- Born: Barry Kingham Oakley 24 February 1931 (age 95) Melbourne, Australia
- Education: Christian Brothers College, St Kilda
- Alma mater: University of Melbourne

= Barry Oakley =

Australian writer (born 1931)

Barry Kingham Oakley (born 24 February 1931) is an Australian writer.

==Biography==
Born in Melbourne, Oakley was educated at Christian Brothers College, St Kilda, and the University of Melbourne. He was a secondary school teacher in Victoria from 1955 to 1962, and also lectured in humanities at RMIT University in 1963. He worked as an advertising copywriter and for the Department of Overseas Trade before his first novel, A Wild Ass of a Man, was published in 1967. He was joint winner of the Captain Cook Bicentenary Literary Award for his 1971 novel Let's Hear it for Prendergast. His early plays were performed at La Mama Theatre in Carlton.

▶ _ITEMS_:
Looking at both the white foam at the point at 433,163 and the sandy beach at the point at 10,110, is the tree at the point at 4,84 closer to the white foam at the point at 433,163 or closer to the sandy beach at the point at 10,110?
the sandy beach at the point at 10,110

* * *

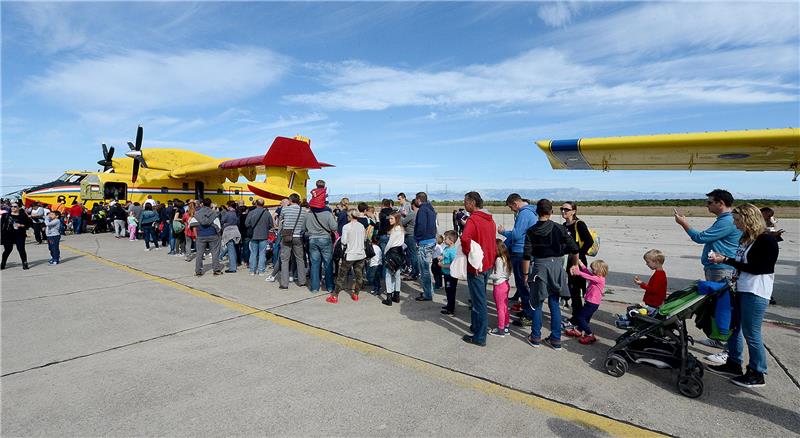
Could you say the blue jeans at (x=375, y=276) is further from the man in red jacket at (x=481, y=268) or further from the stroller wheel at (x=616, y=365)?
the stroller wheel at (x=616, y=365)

▶ _WHAT YOU NEED TO DO_:
Can you transcribe the Barry Oakley biography between "Australian writer (born" and "Theatre in Carlton.", inclusive?

▶ _CORRECT ANSWER_:
Australian writer (born 1931)

Barry Kingham Oakley (born 24 February 1931) is an Australian writer.

==Biography==
Born in Melbourne, Oakley was educated at Christian Brothers College, St Kilda, and the University of Melbourne. He was a secondary school teacher in Victoria from 1955 to 1962, and also lectured in humanities at RMIT University in 1963. He worked as an advertising copywriter and for the Department of Overseas Trade before his first novel, A Wild Ass of a Man, was published in 1967. He was joint winner of the Captain Cook Bicentenary Literary Award for his 1971 novel Let's Hear it for Prendergast. His early plays were performed at La Mama Theatre in Carlton.